La région de Goma est la plus densément peuplée de République Démocratique du Congo, situation renforcée par les évènements tragiques des 15 dernières années. Les ressources forestières, déjà très sollicitées, ne suffisent plus à assurer les besoins des populations locales ce qui a entraîné une hausse importante du coût du charbon de bois et une dépendance de l’approvisionnement sur l’exploitation illégale et non durable des forêts du Parc National des Virunga (PNVi). Le PNVi est, le parc le plus ancien et le plus riche en biodiversité d’Afrique, inscrit au patrimoine mondial de l’humanité par l’UNESCO. Il a connu ces dernières années des taux de déforestation alarmants.
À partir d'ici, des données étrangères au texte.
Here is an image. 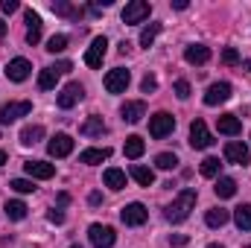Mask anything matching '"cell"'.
Listing matches in <instances>:
<instances>
[{"label":"cell","mask_w":251,"mask_h":248,"mask_svg":"<svg viewBox=\"0 0 251 248\" xmlns=\"http://www.w3.org/2000/svg\"><path fill=\"white\" fill-rule=\"evenodd\" d=\"M193 207H196V190H193V187H184V190L176 196V201L164 210V216H167V222L178 225V222H184V219L190 216Z\"/></svg>","instance_id":"1"},{"label":"cell","mask_w":251,"mask_h":248,"mask_svg":"<svg viewBox=\"0 0 251 248\" xmlns=\"http://www.w3.org/2000/svg\"><path fill=\"white\" fill-rule=\"evenodd\" d=\"M173 128H176V117L167 114V111H158V114L149 117V134L155 140H164L167 134H173Z\"/></svg>","instance_id":"2"},{"label":"cell","mask_w":251,"mask_h":248,"mask_svg":"<svg viewBox=\"0 0 251 248\" xmlns=\"http://www.w3.org/2000/svg\"><path fill=\"white\" fill-rule=\"evenodd\" d=\"M29 111H32V102H29V99H21V102H6V105H0V125L15 123V120L26 117Z\"/></svg>","instance_id":"3"},{"label":"cell","mask_w":251,"mask_h":248,"mask_svg":"<svg viewBox=\"0 0 251 248\" xmlns=\"http://www.w3.org/2000/svg\"><path fill=\"white\" fill-rule=\"evenodd\" d=\"M88 240H91V246H97V248H111L117 237H114V228H111V225L94 222V225L88 228Z\"/></svg>","instance_id":"4"},{"label":"cell","mask_w":251,"mask_h":248,"mask_svg":"<svg viewBox=\"0 0 251 248\" xmlns=\"http://www.w3.org/2000/svg\"><path fill=\"white\" fill-rule=\"evenodd\" d=\"M128 82H131V73L126 67H114V70L105 73V91L108 94H126Z\"/></svg>","instance_id":"5"},{"label":"cell","mask_w":251,"mask_h":248,"mask_svg":"<svg viewBox=\"0 0 251 248\" xmlns=\"http://www.w3.org/2000/svg\"><path fill=\"white\" fill-rule=\"evenodd\" d=\"M149 15H152V6L146 0H131V3H126V9H123V24H140Z\"/></svg>","instance_id":"6"},{"label":"cell","mask_w":251,"mask_h":248,"mask_svg":"<svg viewBox=\"0 0 251 248\" xmlns=\"http://www.w3.org/2000/svg\"><path fill=\"white\" fill-rule=\"evenodd\" d=\"M210 143H213V134L204 125V120H193L190 123V146L193 149H207Z\"/></svg>","instance_id":"7"},{"label":"cell","mask_w":251,"mask_h":248,"mask_svg":"<svg viewBox=\"0 0 251 248\" xmlns=\"http://www.w3.org/2000/svg\"><path fill=\"white\" fill-rule=\"evenodd\" d=\"M120 219H123L128 228H137V225H143L149 219V210L140 201H131V204H126L123 210H120Z\"/></svg>","instance_id":"8"},{"label":"cell","mask_w":251,"mask_h":248,"mask_svg":"<svg viewBox=\"0 0 251 248\" xmlns=\"http://www.w3.org/2000/svg\"><path fill=\"white\" fill-rule=\"evenodd\" d=\"M225 161L228 164H237V167H246L251 161V152L246 143H240V140H231L228 146H225Z\"/></svg>","instance_id":"9"},{"label":"cell","mask_w":251,"mask_h":248,"mask_svg":"<svg viewBox=\"0 0 251 248\" xmlns=\"http://www.w3.org/2000/svg\"><path fill=\"white\" fill-rule=\"evenodd\" d=\"M231 94H234V88H231L228 82H213V85L207 88V94H204V105H219V102H228V99H231Z\"/></svg>","instance_id":"10"},{"label":"cell","mask_w":251,"mask_h":248,"mask_svg":"<svg viewBox=\"0 0 251 248\" xmlns=\"http://www.w3.org/2000/svg\"><path fill=\"white\" fill-rule=\"evenodd\" d=\"M47 152H50L53 158H67V155L73 152V137L64 134V131H59V134L47 143Z\"/></svg>","instance_id":"11"},{"label":"cell","mask_w":251,"mask_h":248,"mask_svg":"<svg viewBox=\"0 0 251 248\" xmlns=\"http://www.w3.org/2000/svg\"><path fill=\"white\" fill-rule=\"evenodd\" d=\"M24 170H26V175H29V178H38V181H47V178H53V175H56V167H53V164H47V161H26V164H24Z\"/></svg>","instance_id":"12"},{"label":"cell","mask_w":251,"mask_h":248,"mask_svg":"<svg viewBox=\"0 0 251 248\" xmlns=\"http://www.w3.org/2000/svg\"><path fill=\"white\" fill-rule=\"evenodd\" d=\"M105 47H108L105 35L94 38V44H91V47H88V53H85V64H88V67H100L102 59H105Z\"/></svg>","instance_id":"13"},{"label":"cell","mask_w":251,"mask_h":248,"mask_svg":"<svg viewBox=\"0 0 251 248\" xmlns=\"http://www.w3.org/2000/svg\"><path fill=\"white\" fill-rule=\"evenodd\" d=\"M29 70H32V64L26 62V59H21V56L6 64V76H9L12 82H26V79H29Z\"/></svg>","instance_id":"14"},{"label":"cell","mask_w":251,"mask_h":248,"mask_svg":"<svg viewBox=\"0 0 251 248\" xmlns=\"http://www.w3.org/2000/svg\"><path fill=\"white\" fill-rule=\"evenodd\" d=\"M82 97H85V88H82L79 82H70V85H64L62 94H59V105H62V108H73Z\"/></svg>","instance_id":"15"},{"label":"cell","mask_w":251,"mask_h":248,"mask_svg":"<svg viewBox=\"0 0 251 248\" xmlns=\"http://www.w3.org/2000/svg\"><path fill=\"white\" fill-rule=\"evenodd\" d=\"M120 117H123V123H140V120L146 117V105H143L140 99L123 102V108H120Z\"/></svg>","instance_id":"16"},{"label":"cell","mask_w":251,"mask_h":248,"mask_svg":"<svg viewBox=\"0 0 251 248\" xmlns=\"http://www.w3.org/2000/svg\"><path fill=\"white\" fill-rule=\"evenodd\" d=\"M24 18H26V41L29 44H38L41 41V15L32 12V9H26Z\"/></svg>","instance_id":"17"},{"label":"cell","mask_w":251,"mask_h":248,"mask_svg":"<svg viewBox=\"0 0 251 248\" xmlns=\"http://www.w3.org/2000/svg\"><path fill=\"white\" fill-rule=\"evenodd\" d=\"M216 125H219V131H222V134H228V137H237V134L243 131L240 117H234V114H222V117L216 120Z\"/></svg>","instance_id":"18"},{"label":"cell","mask_w":251,"mask_h":248,"mask_svg":"<svg viewBox=\"0 0 251 248\" xmlns=\"http://www.w3.org/2000/svg\"><path fill=\"white\" fill-rule=\"evenodd\" d=\"M207 59H210V47H204V44H190L184 50V62L190 64H204Z\"/></svg>","instance_id":"19"},{"label":"cell","mask_w":251,"mask_h":248,"mask_svg":"<svg viewBox=\"0 0 251 248\" xmlns=\"http://www.w3.org/2000/svg\"><path fill=\"white\" fill-rule=\"evenodd\" d=\"M111 158V149H85L82 155H79V164H88V167H94V164H102V161H108Z\"/></svg>","instance_id":"20"},{"label":"cell","mask_w":251,"mask_h":248,"mask_svg":"<svg viewBox=\"0 0 251 248\" xmlns=\"http://www.w3.org/2000/svg\"><path fill=\"white\" fill-rule=\"evenodd\" d=\"M79 131H82L85 137H100V134L105 131V120H102L100 114H91V117L82 123V128H79Z\"/></svg>","instance_id":"21"},{"label":"cell","mask_w":251,"mask_h":248,"mask_svg":"<svg viewBox=\"0 0 251 248\" xmlns=\"http://www.w3.org/2000/svg\"><path fill=\"white\" fill-rule=\"evenodd\" d=\"M228 219H231V213H228L225 207H210V210L204 213V222H207L210 228H222V225H228Z\"/></svg>","instance_id":"22"},{"label":"cell","mask_w":251,"mask_h":248,"mask_svg":"<svg viewBox=\"0 0 251 248\" xmlns=\"http://www.w3.org/2000/svg\"><path fill=\"white\" fill-rule=\"evenodd\" d=\"M143 149H146V143H143V137H137V134H131V137H126V158H131V161H137L140 155H143Z\"/></svg>","instance_id":"23"},{"label":"cell","mask_w":251,"mask_h":248,"mask_svg":"<svg viewBox=\"0 0 251 248\" xmlns=\"http://www.w3.org/2000/svg\"><path fill=\"white\" fill-rule=\"evenodd\" d=\"M44 137V125H24L21 128V143L24 146H35Z\"/></svg>","instance_id":"24"},{"label":"cell","mask_w":251,"mask_h":248,"mask_svg":"<svg viewBox=\"0 0 251 248\" xmlns=\"http://www.w3.org/2000/svg\"><path fill=\"white\" fill-rule=\"evenodd\" d=\"M131 178H134L140 187H152V184H155V173H152L149 167H140V164H134V167H131Z\"/></svg>","instance_id":"25"},{"label":"cell","mask_w":251,"mask_h":248,"mask_svg":"<svg viewBox=\"0 0 251 248\" xmlns=\"http://www.w3.org/2000/svg\"><path fill=\"white\" fill-rule=\"evenodd\" d=\"M59 76H62V73H59L56 67H44V70L38 73V88H41V91H50V88H56Z\"/></svg>","instance_id":"26"},{"label":"cell","mask_w":251,"mask_h":248,"mask_svg":"<svg viewBox=\"0 0 251 248\" xmlns=\"http://www.w3.org/2000/svg\"><path fill=\"white\" fill-rule=\"evenodd\" d=\"M105 187H111V190H123L126 187V173L123 170H117V167H108V170H105Z\"/></svg>","instance_id":"27"},{"label":"cell","mask_w":251,"mask_h":248,"mask_svg":"<svg viewBox=\"0 0 251 248\" xmlns=\"http://www.w3.org/2000/svg\"><path fill=\"white\" fill-rule=\"evenodd\" d=\"M6 216L12 219V222H21V219H26V204L24 201H18V198H12V201H6Z\"/></svg>","instance_id":"28"},{"label":"cell","mask_w":251,"mask_h":248,"mask_svg":"<svg viewBox=\"0 0 251 248\" xmlns=\"http://www.w3.org/2000/svg\"><path fill=\"white\" fill-rule=\"evenodd\" d=\"M234 222L240 231H251V204H240L234 210Z\"/></svg>","instance_id":"29"},{"label":"cell","mask_w":251,"mask_h":248,"mask_svg":"<svg viewBox=\"0 0 251 248\" xmlns=\"http://www.w3.org/2000/svg\"><path fill=\"white\" fill-rule=\"evenodd\" d=\"M213 190H216V196H219V198H231V196L237 193V181L225 175V178H219V181H216V187H213Z\"/></svg>","instance_id":"30"},{"label":"cell","mask_w":251,"mask_h":248,"mask_svg":"<svg viewBox=\"0 0 251 248\" xmlns=\"http://www.w3.org/2000/svg\"><path fill=\"white\" fill-rule=\"evenodd\" d=\"M53 12H56V15H64V18H79V15H82V9L70 6L67 0H56V3H53Z\"/></svg>","instance_id":"31"},{"label":"cell","mask_w":251,"mask_h":248,"mask_svg":"<svg viewBox=\"0 0 251 248\" xmlns=\"http://www.w3.org/2000/svg\"><path fill=\"white\" fill-rule=\"evenodd\" d=\"M158 32H161V24H149V26L140 32V47H152V41L158 38Z\"/></svg>","instance_id":"32"},{"label":"cell","mask_w":251,"mask_h":248,"mask_svg":"<svg viewBox=\"0 0 251 248\" xmlns=\"http://www.w3.org/2000/svg\"><path fill=\"white\" fill-rule=\"evenodd\" d=\"M155 167H158V170H176V167H178V158H176L173 152H161V155L155 158Z\"/></svg>","instance_id":"33"},{"label":"cell","mask_w":251,"mask_h":248,"mask_svg":"<svg viewBox=\"0 0 251 248\" xmlns=\"http://www.w3.org/2000/svg\"><path fill=\"white\" fill-rule=\"evenodd\" d=\"M219 167H222L219 158H204V161H201V175H204V178H216V175H219Z\"/></svg>","instance_id":"34"},{"label":"cell","mask_w":251,"mask_h":248,"mask_svg":"<svg viewBox=\"0 0 251 248\" xmlns=\"http://www.w3.org/2000/svg\"><path fill=\"white\" fill-rule=\"evenodd\" d=\"M62 50H67V35H53L50 41H47V53H62Z\"/></svg>","instance_id":"35"},{"label":"cell","mask_w":251,"mask_h":248,"mask_svg":"<svg viewBox=\"0 0 251 248\" xmlns=\"http://www.w3.org/2000/svg\"><path fill=\"white\" fill-rule=\"evenodd\" d=\"M12 190H15V193H35L38 187L32 184V181H26V178H15V181H12Z\"/></svg>","instance_id":"36"},{"label":"cell","mask_w":251,"mask_h":248,"mask_svg":"<svg viewBox=\"0 0 251 248\" xmlns=\"http://www.w3.org/2000/svg\"><path fill=\"white\" fill-rule=\"evenodd\" d=\"M176 97L178 99H190V82L187 79H178L176 82Z\"/></svg>","instance_id":"37"},{"label":"cell","mask_w":251,"mask_h":248,"mask_svg":"<svg viewBox=\"0 0 251 248\" xmlns=\"http://www.w3.org/2000/svg\"><path fill=\"white\" fill-rule=\"evenodd\" d=\"M140 88H143V94H152V91L158 88V79H155L152 73H146V76H143V82H140Z\"/></svg>","instance_id":"38"},{"label":"cell","mask_w":251,"mask_h":248,"mask_svg":"<svg viewBox=\"0 0 251 248\" xmlns=\"http://www.w3.org/2000/svg\"><path fill=\"white\" fill-rule=\"evenodd\" d=\"M222 62L225 64H240V53H237V47H228V50L222 53Z\"/></svg>","instance_id":"39"},{"label":"cell","mask_w":251,"mask_h":248,"mask_svg":"<svg viewBox=\"0 0 251 248\" xmlns=\"http://www.w3.org/2000/svg\"><path fill=\"white\" fill-rule=\"evenodd\" d=\"M47 219H50L53 225H62V222H64V213H62V210H59V207H53V210L47 213Z\"/></svg>","instance_id":"40"},{"label":"cell","mask_w":251,"mask_h":248,"mask_svg":"<svg viewBox=\"0 0 251 248\" xmlns=\"http://www.w3.org/2000/svg\"><path fill=\"white\" fill-rule=\"evenodd\" d=\"M0 9H3L6 15H12V12H18V0H3V3H0Z\"/></svg>","instance_id":"41"},{"label":"cell","mask_w":251,"mask_h":248,"mask_svg":"<svg viewBox=\"0 0 251 248\" xmlns=\"http://www.w3.org/2000/svg\"><path fill=\"white\" fill-rule=\"evenodd\" d=\"M170 243L173 246H187V237L184 234H176V237H170Z\"/></svg>","instance_id":"42"},{"label":"cell","mask_w":251,"mask_h":248,"mask_svg":"<svg viewBox=\"0 0 251 248\" xmlns=\"http://www.w3.org/2000/svg\"><path fill=\"white\" fill-rule=\"evenodd\" d=\"M88 201H91V204H100V201H102V196H100V193H91V196H88Z\"/></svg>","instance_id":"43"},{"label":"cell","mask_w":251,"mask_h":248,"mask_svg":"<svg viewBox=\"0 0 251 248\" xmlns=\"http://www.w3.org/2000/svg\"><path fill=\"white\" fill-rule=\"evenodd\" d=\"M67 201H70V196H67V193H62V196H59V207H64Z\"/></svg>","instance_id":"44"},{"label":"cell","mask_w":251,"mask_h":248,"mask_svg":"<svg viewBox=\"0 0 251 248\" xmlns=\"http://www.w3.org/2000/svg\"><path fill=\"white\" fill-rule=\"evenodd\" d=\"M3 35H6V24L0 21V41H3Z\"/></svg>","instance_id":"45"},{"label":"cell","mask_w":251,"mask_h":248,"mask_svg":"<svg viewBox=\"0 0 251 248\" xmlns=\"http://www.w3.org/2000/svg\"><path fill=\"white\" fill-rule=\"evenodd\" d=\"M3 164H6V152L0 149V167H3Z\"/></svg>","instance_id":"46"},{"label":"cell","mask_w":251,"mask_h":248,"mask_svg":"<svg viewBox=\"0 0 251 248\" xmlns=\"http://www.w3.org/2000/svg\"><path fill=\"white\" fill-rule=\"evenodd\" d=\"M207 248H225V246H219V243H210V246H207Z\"/></svg>","instance_id":"47"},{"label":"cell","mask_w":251,"mask_h":248,"mask_svg":"<svg viewBox=\"0 0 251 248\" xmlns=\"http://www.w3.org/2000/svg\"><path fill=\"white\" fill-rule=\"evenodd\" d=\"M246 70H249V73H251V59H249V62H246Z\"/></svg>","instance_id":"48"},{"label":"cell","mask_w":251,"mask_h":248,"mask_svg":"<svg viewBox=\"0 0 251 248\" xmlns=\"http://www.w3.org/2000/svg\"><path fill=\"white\" fill-rule=\"evenodd\" d=\"M70 248H79V246H70Z\"/></svg>","instance_id":"49"},{"label":"cell","mask_w":251,"mask_h":248,"mask_svg":"<svg viewBox=\"0 0 251 248\" xmlns=\"http://www.w3.org/2000/svg\"><path fill=\"white\" fill-rule=\"evenodd\" d=\"M249 248H251V246H249Z\"/></svg>","instance_id":"50"}]
</instances>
Les principales raisons pour lesquelles les paysans et les propriétaires n’investissent pas actuellement dans des plantations sont :
- l’insécurité : on n’est pas sûr de récolter ce qu’on a planté ;
- le manque de capital à investir : une plantation d’Eucalyptus prend trois ans avant de générer les premiers revenus ;
- le manque de savoir-faire.
Les besoins estimés de la ville de Goma en bois-énergie dans les conditions actuelles représentent environ 476 000m3/an, soit environ 20 000 à 25 000 ha de plantations d’eucalyptus bien gérées. Le projet de reboisement communautaire EcoMakala (du Kiswahili Makala signifiant charbon de bois) a pour objectif la création d’au moins 4 000 à 5 000 ha de plantations en cinq ans. Le projet n’essaye donc pas de répondre à lui seul aux besoins énergétiques de Goma mais surtout d’agir sur les raisons pour lesquelles le reboisement n’a pas lieu actuellement et notamment de démontrer que la foresterie privée est une activité économiquement attractive, accessible même aux relativement petits propriétaires moyennant une assistance au démarrage, ainsi qu’à disséminer le savoir-faire au sein des associations et populations locales. Le projet vise donc la création d’une dynamique indépendante liée à l’intérêt économique intrinsèque à l’activité dans la région. Le projet EcoMakala est couplé à un ambitieux projet de diffusion des foyers améliorés à Goma afin de diminuer la demande en bois-énergie.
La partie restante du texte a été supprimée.